What you should do.
Convert the lines of all the records below into a JSON list of strings, one string per line, with blank lines omitted. Leave the pictures out of the list.

Exercise input.
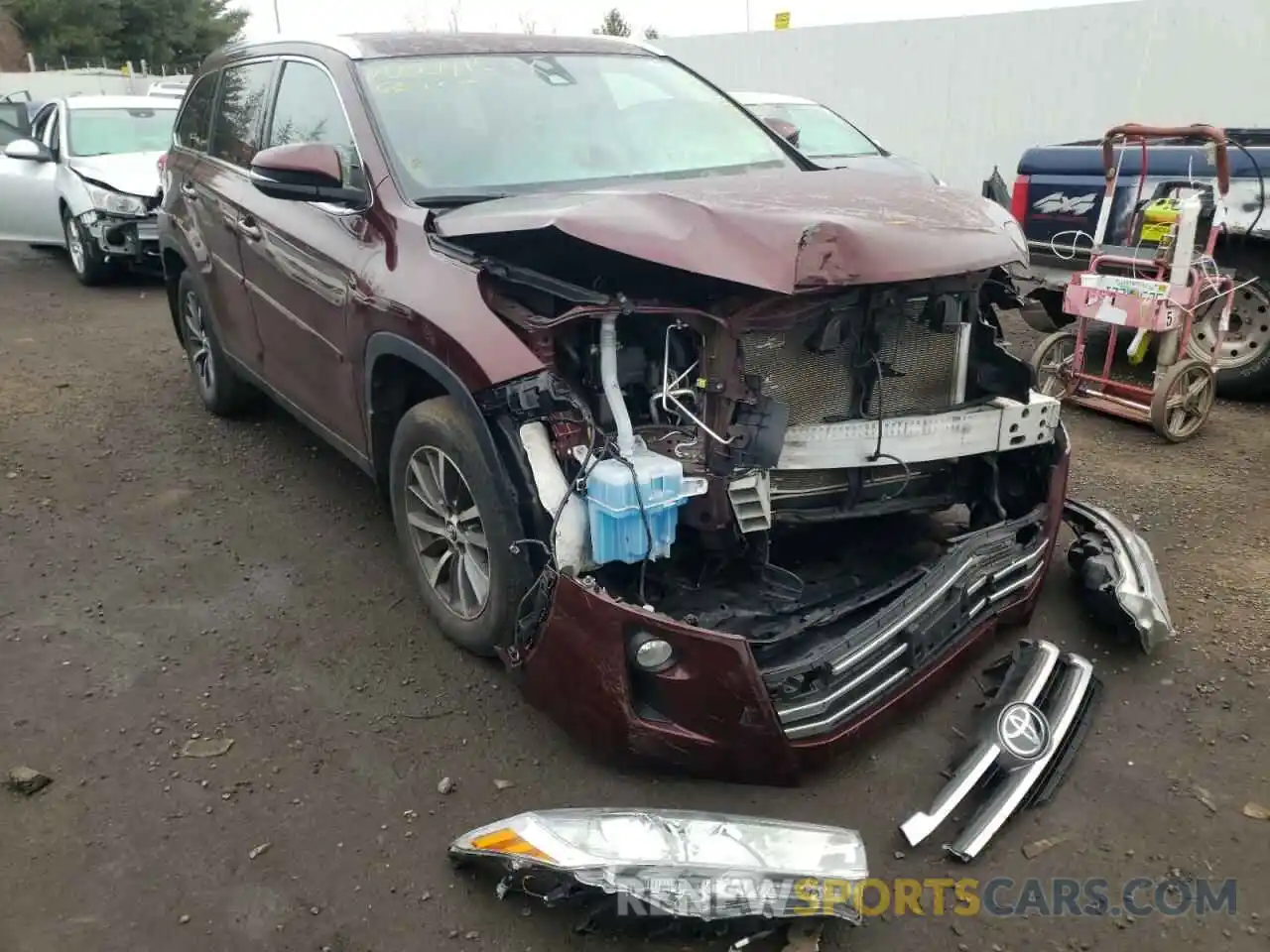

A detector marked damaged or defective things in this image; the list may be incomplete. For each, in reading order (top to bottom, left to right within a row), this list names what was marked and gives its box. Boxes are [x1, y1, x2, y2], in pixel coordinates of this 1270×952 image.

detached headlight [80, 181, 148, 216]
crumpled hood [68, 151, 164, 197]
crumpled hood [437, 167, 1021, 294]
damaged maroon suv [159, 33, 1072, 786]
detached fender panel [1062, 495, 1168, 654]
detached grille assembly [899, 642, 1096, 863]
detached headlight [449, 812, 873, 923]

Task output.
[
  "A detector marked damaged or defective things in this image; the list may be incomplete. For each, in reading order (top to bottom, left to right within a row), this list names what was marked and gives its box. Boxes are [x1, y1, x2, y2], in pixel coordinates of this 1270×952 image.",
  "detached headlight [80, 181, 148, 216]",
  "crumpled hood [68, 151, 164, 197]",
  "crumpled hood [437, 167, 1021, 294]",
  "damaged maroon suv [159, 33, 1072, 786]",
  "detached fender panel [1062, 495, 1168, 654]",
  "detached grille assembly [899, 642, 1096, 863]",
  "detached headlight [449, 812, 873, 923]"
]